Problem 1: Please copy the passage in the file system query excerpt below, from "You can specify" up to and including "all supported clauses.".
Start Selected excerpt
You can specify a query with the equivalent of a table in the file system resulting in the select list and FROM clause. For other parts of a SELECT statement, the properties can be used in place of columns in the WHERE clause and the ORDER BY clause. However, the GROUP BY and HAVING clause are not supported. The examples that follow show the use of all supported clauses.
This query selects the full physical path and the file creation timestamp of all files in the SQL-standards virtual directory and all its subdirectories in which the document contains the phrase “overloaded function”.
SELECT *
FROM OPENQUERY(FileSystem,
'SELECT Path, Create
FROM SCOPE('' "/SQL-standards" '')
WHERE CONTAINS(Contents, '' "overloaded function" '') '
)
This query is similar to the previous, except that only files directly in the SQL-standards virtual directory are considered.
SELECT *
FROM OPENQUERY(FileSystem,
'SELECT Path, Create
FROM SCOPE('' SHALLOW TRAVERSAL OF "/SQL-standards" '')
WHERE CONTAINS(Contents, '' "overloaded function" '') ' )
In this next query, only files directly in the SQL3 virtual subdirectory are considered.
SELECT *
FROM OPENQUERY(FileSystem,
'SELECT Path, Create
FROM SCOPE('' "/SQL-standards/SQL3" '')
WHERE CONTAINS(Contents, '' "overloaded function" '') ' )
This query selects author, title, subject, and file name of documents, in all files that are either in the /corpus virtual directory and its subdirectories or in the \temp directory on the C drive, where the document is at least 5,000 words and the author is either Wendy Vasse or Anas Abbar, and rows representing documents with the most pages are ordered highest:
SELECT *
FROM OPENQUERY(FileSystem,
'SELECT DocAuthor, DocTitle, DocSubject, FileName
FROM SCOPE('' "/corpus" '',
'' "C:\temp" '' )
WHERE DocWordCount >= 5000 AND
( DocAuthor = ''Wendy Vasse'' OR
DocAuthor = ''Anas Abar'' )
ORDER BY DocPageCount DESC ' )
End Selected excerpt
Problem 2: Repeat the lines from the entries below, from the line with "List the following" up to and including the line with "0.03 metres".
Start Task material
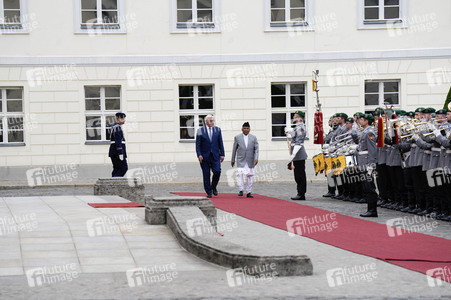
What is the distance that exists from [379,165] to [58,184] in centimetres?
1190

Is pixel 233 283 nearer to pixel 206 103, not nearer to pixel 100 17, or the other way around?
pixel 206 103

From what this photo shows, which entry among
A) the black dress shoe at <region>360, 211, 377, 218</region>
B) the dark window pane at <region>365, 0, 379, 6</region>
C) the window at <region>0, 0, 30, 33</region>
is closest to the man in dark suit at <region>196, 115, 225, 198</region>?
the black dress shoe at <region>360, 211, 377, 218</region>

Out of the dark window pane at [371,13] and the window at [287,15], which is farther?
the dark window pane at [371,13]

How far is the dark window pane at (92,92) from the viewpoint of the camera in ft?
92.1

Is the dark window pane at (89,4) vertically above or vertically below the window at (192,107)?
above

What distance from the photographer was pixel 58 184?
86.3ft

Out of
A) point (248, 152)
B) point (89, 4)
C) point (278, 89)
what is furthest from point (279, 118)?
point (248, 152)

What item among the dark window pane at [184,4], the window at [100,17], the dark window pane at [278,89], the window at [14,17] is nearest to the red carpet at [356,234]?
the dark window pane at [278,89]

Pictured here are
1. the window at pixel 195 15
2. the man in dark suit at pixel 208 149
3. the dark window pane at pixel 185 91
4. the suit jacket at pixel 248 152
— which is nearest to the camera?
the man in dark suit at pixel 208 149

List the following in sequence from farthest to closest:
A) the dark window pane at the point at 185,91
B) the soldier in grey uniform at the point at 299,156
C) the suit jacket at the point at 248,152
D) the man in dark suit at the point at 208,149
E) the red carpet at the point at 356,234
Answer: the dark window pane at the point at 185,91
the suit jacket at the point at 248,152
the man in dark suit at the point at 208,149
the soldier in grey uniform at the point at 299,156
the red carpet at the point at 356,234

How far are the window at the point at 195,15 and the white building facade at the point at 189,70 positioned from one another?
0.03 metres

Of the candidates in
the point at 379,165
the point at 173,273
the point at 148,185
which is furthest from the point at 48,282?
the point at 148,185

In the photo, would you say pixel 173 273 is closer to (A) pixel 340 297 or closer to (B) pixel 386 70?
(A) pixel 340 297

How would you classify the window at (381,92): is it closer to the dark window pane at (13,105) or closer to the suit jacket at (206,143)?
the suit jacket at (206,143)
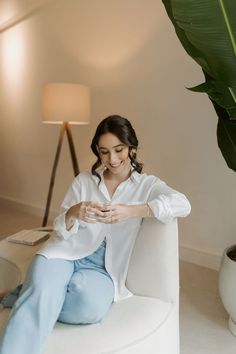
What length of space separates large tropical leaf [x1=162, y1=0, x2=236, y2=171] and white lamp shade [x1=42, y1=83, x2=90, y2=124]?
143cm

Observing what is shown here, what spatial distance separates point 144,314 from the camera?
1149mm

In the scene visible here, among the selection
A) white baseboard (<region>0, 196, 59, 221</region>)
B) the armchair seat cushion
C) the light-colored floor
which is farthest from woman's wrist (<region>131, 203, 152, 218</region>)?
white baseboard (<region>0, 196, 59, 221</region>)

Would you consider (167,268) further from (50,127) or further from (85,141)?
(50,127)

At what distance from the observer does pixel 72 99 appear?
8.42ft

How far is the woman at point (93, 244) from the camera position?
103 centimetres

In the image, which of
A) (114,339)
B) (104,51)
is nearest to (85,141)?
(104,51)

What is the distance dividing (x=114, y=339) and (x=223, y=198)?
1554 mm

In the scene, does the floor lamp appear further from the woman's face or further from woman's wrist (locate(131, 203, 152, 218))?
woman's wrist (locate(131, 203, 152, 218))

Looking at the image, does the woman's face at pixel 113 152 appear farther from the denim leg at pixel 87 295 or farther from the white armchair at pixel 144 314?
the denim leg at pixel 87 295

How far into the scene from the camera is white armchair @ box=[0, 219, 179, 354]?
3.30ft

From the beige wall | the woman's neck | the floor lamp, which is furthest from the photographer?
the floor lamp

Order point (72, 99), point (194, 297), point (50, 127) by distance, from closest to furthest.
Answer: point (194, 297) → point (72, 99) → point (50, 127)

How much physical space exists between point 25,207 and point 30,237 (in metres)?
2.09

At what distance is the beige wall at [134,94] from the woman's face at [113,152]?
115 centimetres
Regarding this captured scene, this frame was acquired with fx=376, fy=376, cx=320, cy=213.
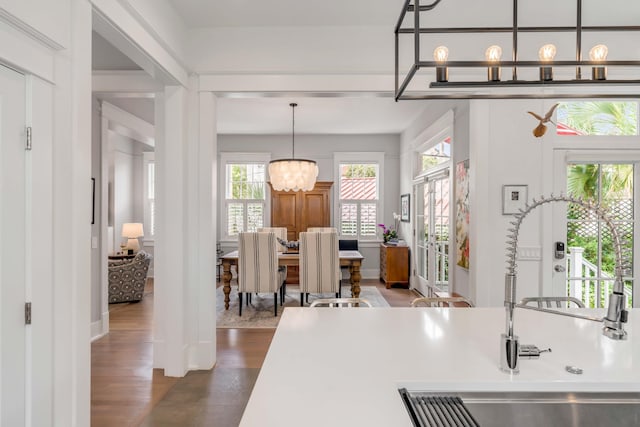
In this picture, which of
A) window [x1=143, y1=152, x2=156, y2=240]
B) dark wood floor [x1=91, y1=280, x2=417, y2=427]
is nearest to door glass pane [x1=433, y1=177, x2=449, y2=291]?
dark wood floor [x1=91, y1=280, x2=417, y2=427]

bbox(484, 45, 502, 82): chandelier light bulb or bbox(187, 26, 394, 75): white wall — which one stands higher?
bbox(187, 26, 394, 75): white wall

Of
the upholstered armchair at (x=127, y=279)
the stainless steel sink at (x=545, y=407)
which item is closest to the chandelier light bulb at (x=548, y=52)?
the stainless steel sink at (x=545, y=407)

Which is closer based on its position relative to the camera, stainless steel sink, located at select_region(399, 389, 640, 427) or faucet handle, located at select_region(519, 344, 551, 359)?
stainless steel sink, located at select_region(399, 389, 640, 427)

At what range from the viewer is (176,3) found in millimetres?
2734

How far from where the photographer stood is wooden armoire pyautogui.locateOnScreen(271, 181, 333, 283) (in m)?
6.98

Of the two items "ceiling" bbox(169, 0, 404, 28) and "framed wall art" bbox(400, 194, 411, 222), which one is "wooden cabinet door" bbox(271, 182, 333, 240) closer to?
End Task material
Exercise solution 1:
You can specify a query with the equivalent of a table in the file system resulting in the select list and FROM clause. For other parts of a SELECT statement, the properties can be used in place of columns in the WHERE clause and the ORDER BY clause. However, the GROUP BY and HAVING clause are not supported. The examples that follow show the use of all supported clauses.

Exercise solution 2:
List the following in sequence from farthest to closest:
A) the dark window pane at the point at 185,91
B) the soldier in grey uniform at the point at 299,156
C) the suit jacket at the point at 248,152
D) the man in dark suit at the point at 208,149
E) the red carpet at the point at 356,234
Answer: the dark window pane at the point at 185,91
the suit jacket at the point at 248,152
the man in dark suit at the point at 208,149
the soldier in grey uniform at the point at 299,156
the red carpet at the point at 356,234

How far are the window at the point at 195,15 and the white building facade at the point at 189,70 positioned from one another?
0.03 metres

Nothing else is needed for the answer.